Spatial questions based on scenes
·····
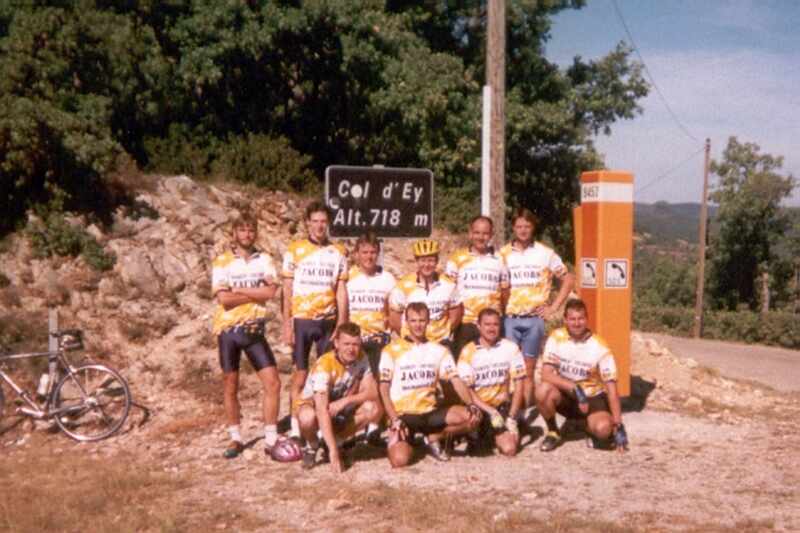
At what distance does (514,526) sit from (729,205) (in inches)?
1552

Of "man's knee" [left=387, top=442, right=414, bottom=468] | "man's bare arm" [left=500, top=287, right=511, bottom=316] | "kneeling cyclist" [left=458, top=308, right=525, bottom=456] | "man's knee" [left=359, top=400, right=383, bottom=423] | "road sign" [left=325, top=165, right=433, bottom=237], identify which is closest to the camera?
"man's knee" [left=387, top=442, right=414, bottom=468]

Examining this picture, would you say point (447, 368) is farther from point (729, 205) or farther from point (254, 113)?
point (729, 205)

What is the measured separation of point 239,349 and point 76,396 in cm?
216

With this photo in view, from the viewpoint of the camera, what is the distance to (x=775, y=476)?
21.7 feet

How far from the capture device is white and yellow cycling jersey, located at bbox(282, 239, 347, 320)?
7.04 meters

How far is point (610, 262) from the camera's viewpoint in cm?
838

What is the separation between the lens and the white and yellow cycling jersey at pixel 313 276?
23.1 ft

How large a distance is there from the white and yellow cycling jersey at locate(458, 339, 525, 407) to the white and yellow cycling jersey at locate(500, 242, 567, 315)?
0.54 metres

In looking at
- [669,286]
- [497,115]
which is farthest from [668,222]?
[497,115]

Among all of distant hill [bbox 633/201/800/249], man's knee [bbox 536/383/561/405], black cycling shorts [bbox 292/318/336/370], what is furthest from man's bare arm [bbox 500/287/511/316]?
distant hill [bbox 633/201/800/249]

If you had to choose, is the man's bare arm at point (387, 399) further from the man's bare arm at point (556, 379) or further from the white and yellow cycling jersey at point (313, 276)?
A: the man's bare arm at point (556, 379)

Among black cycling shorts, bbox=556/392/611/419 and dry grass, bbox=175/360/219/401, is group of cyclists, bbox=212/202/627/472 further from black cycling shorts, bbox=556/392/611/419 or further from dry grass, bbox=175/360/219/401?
dry grass, bbox=175/360/219/401

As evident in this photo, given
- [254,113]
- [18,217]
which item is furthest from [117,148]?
[254,113]

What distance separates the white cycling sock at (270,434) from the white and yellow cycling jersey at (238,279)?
893mm
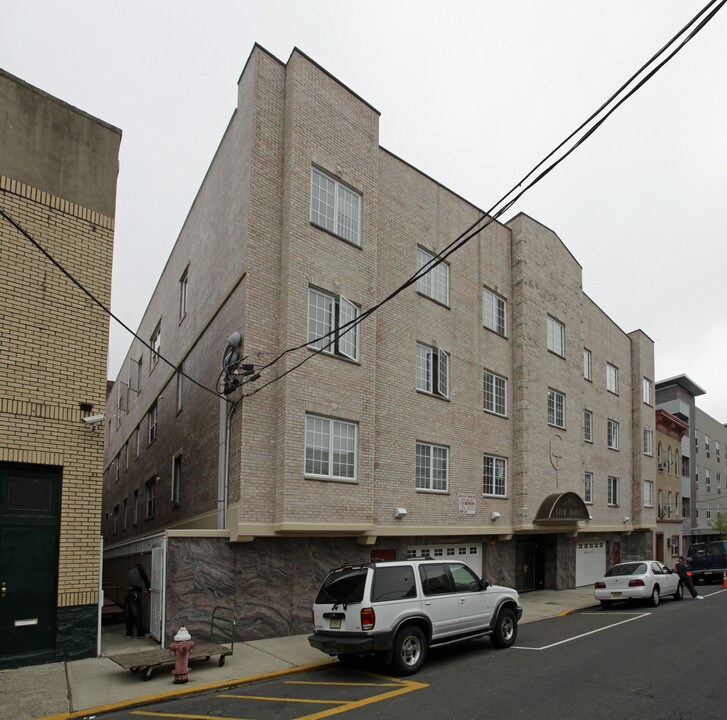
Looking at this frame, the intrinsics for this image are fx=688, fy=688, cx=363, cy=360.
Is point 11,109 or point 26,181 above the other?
point 11,109

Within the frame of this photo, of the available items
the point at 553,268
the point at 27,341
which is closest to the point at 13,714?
the point at 27,341

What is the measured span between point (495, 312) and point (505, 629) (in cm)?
1232

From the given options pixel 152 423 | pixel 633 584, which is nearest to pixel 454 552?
pixel 633 584

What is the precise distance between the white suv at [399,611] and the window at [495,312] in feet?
38.1

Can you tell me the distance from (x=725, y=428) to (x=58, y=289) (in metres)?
66.5

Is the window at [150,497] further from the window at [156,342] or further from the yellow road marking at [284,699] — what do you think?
the yellow road marking at [284,699]

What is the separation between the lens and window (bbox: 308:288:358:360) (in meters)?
15.9

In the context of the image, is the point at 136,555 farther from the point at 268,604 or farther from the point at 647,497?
the point at 647,497

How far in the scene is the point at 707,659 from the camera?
11375 millimetres

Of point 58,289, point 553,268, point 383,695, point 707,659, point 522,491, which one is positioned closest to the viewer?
point 383,695

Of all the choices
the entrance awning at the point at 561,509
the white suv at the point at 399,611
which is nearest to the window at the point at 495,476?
the entrance awning at the point at 561,509

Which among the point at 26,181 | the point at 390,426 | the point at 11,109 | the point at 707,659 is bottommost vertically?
the point at 707,659

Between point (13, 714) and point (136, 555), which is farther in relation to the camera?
point (136, 555)

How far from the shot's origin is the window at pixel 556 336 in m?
25.4
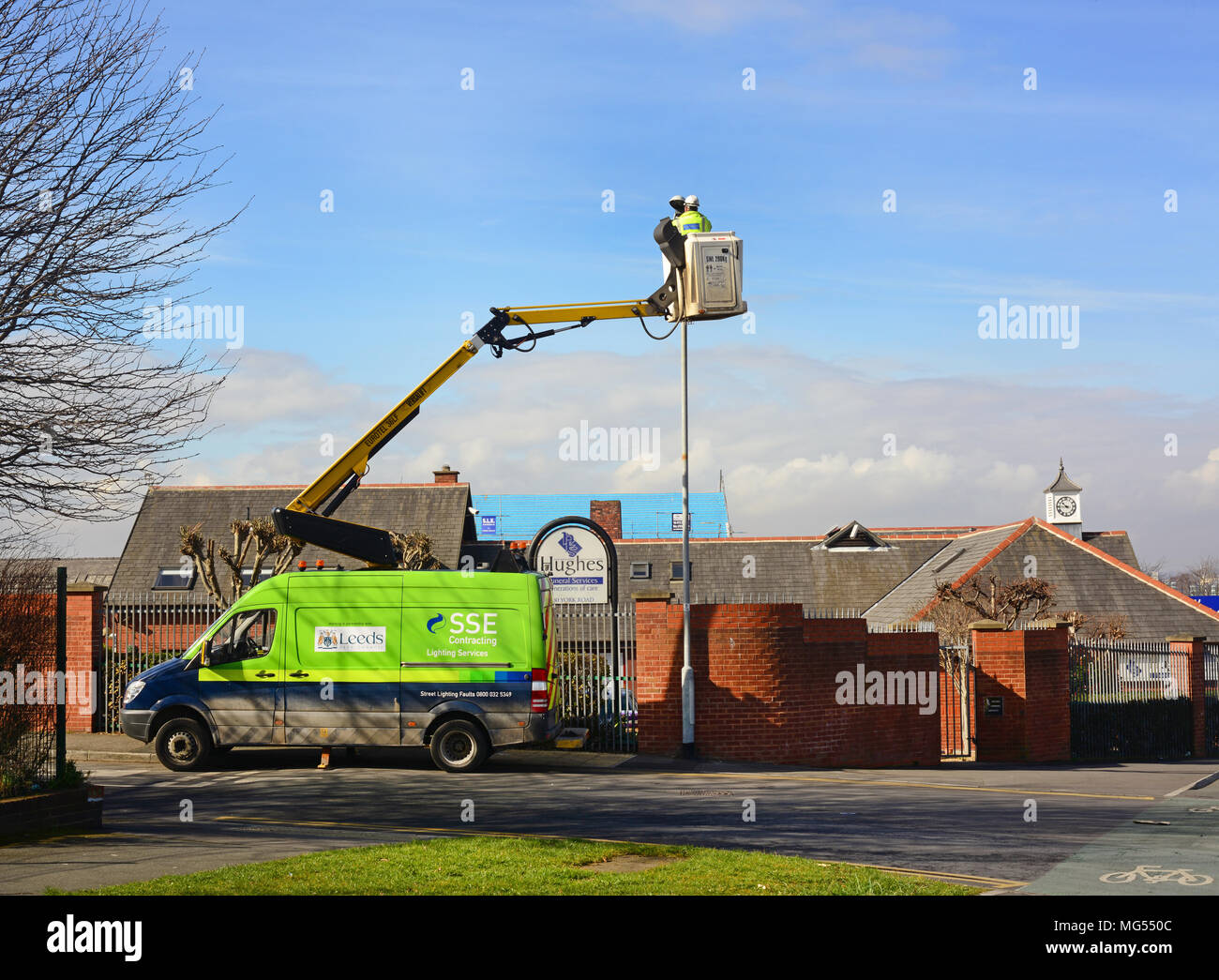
·····
Stated goal — Format the material above as a JSON list of strings, with one string per line and no blank lines. Omit the pictures.

Response to this task —
[
  "At what distance does (514,526) sit from (729,205) (in inches)?",
  "1552",
  "Of \"man's knee\" [left=387, top=442, right=414, bottom=468] | \"man's bare arm\" [left=500, top=287, right=511, bottom=316] | \"kneeling cyclist\" [left=458, top=308, right=525, bottom=456] | \"man's knee\" [left=359, top=400, right=383, bottom=423] | \"road sign\" [left=325, top=165, right=433, bottom=237], identify which is closest to the camera?",
  "\"man's knee\" [left=387, top=442, right=414, bottom=468]",
  "Examining this picture, would you say point (447, 368) is farther from point (729, 205) or farther from point (254, 113)?",
  "point (729, 205)",
  "What is the measured separation of point 239,349 and point 76,396 in cm?",
  "216",
  "With this photo in view, from the viewpoint of the camera, what is the distance to (x=775, y=476)?",
  "21.7 feet",
  "How far from the capture device is white and yellow cycling jersey, located at bbox(282, 239, 347, 320)?",
  "7.04 meters",
  "How far is point (610, 262) from the camera's viewpoint in cm?",
  "838",
  "What is the separation between the lens and the white and yellow cycling jersey at pixel 313 276?",
  "23.1 ft",
  "How large a distance is there from the white and yellow cycling jersey at locate(458, 339, 525, 407) to the white and yellow cycling jersey at locate(500, 242, 567, 315)?",
  "0.54 metres",
  "In looking at",
  "- [669,286]",
  "- [497,115]",
  "which is farthest from [668,222]?",
  "[497,115]",
  "Among all of distant hill [bbox 633/201/800/249], man's knee [bbox 536/383/561/405], black cycling shorts [bbox 292/318/336/370], what is furthest from man's bare arm [bbox 500/287/511/316]?",
  "distant hill [bbox 633/201/800/249]",
  "If you had to choose, is the man's bare arm at point (387, 399) further from the man's bare arm at point (556, 379) or further from the white and yellow cycling jersey at point (313, 276)?",
  "A: the man's bare arm at point (556, 379)",
  "Among black cycling shorts, bbox=556/392/611/419 and dry grass, bbox=175/360/219/401, is group of cyclists, bbox=212/202/627/472 further from black cycling shorts, bbox=556/392/611/419 or further from dry grass, bbox=175/360/219/401?",
  "dry grass, bbox=175/360/219/401",
  "As evident in this photo, given",
  "- [254,113]",
  "- [18,217]",
  "which item is furthest from [117,148]?",
  "[254,113]",
  "What distance separates the white cycling sock at (270,434) from the white and yellow cycling jersey at (238,279)?",
  "893mm",
  "Looking at this frame, the intrinsics for this image are fx=688, fy=688, cx=363, cy=360.",
  "Is point 11,109 or point 26,181 above the other?",
  "point 11,109",
  "Within the frame of this photo, of the available items",
  "the point at 553,268",
  "the point at 27,341",
  "which is closest to the point at 13,714?",
  "the point at 27,341",
  "What is the measured span between point (495, 312) and point (505, 629) (in cm)?",
  "1232",
  "From the given options pixel 152 423 | pixel 633 584, which is nearest to pixel 454 552?",
  "pixel 633 584",
  "What is the precise distance between the white suv at [399,611] and the window at [495,312] in feet?",
  "38.1",
  "Can you tell me the distance from (x=725, y=428) to (x=58, y=289) (in metres)?",
  "66.5",
  "Is the window at [150,497] further from the window at [156,342] or further from the yellow road marking at [284,699] — what do you think?",
  "the yellow road marking at [284,699]",
  "What is the separation between the lens and window (bbox: 308:288:358:360) (in meters)?",
  "15.9",
  "In the context of the image, is the point at 136,555 farther from the point at 268,604 or farther from the point at 647,497?",
  "the point at 647,497",
  "How far in the scene is the point at 707,659 from the camera?",
  "11375 millimetres",
  "Of point 58,289, point 553,268, point 383,695, point 707,659, point 522,491, which one is positioned closest to the viewer?",
  "point 383,695",
  "Of all the choices",
  "the entrance awning at the point at 561,509",
  "the white suv at the point at 399,611",
  "which is nearest to the window at the point at 495,476?",
  "the entrance awning at the point at 561,509",
  "Which among the point at 26,181 | the point at 390,426 | the point at 11,109 | the point at 707,659 is bottommost vertically?",
  "the point at 707,659",
  "Between point (13, 714) and point (136, 555), which is farther in relation to the camera?",
  "point (136, 555)",
  "How far from the shot's origin is the window at pixel 556 336 in m?",
  "25.4"
]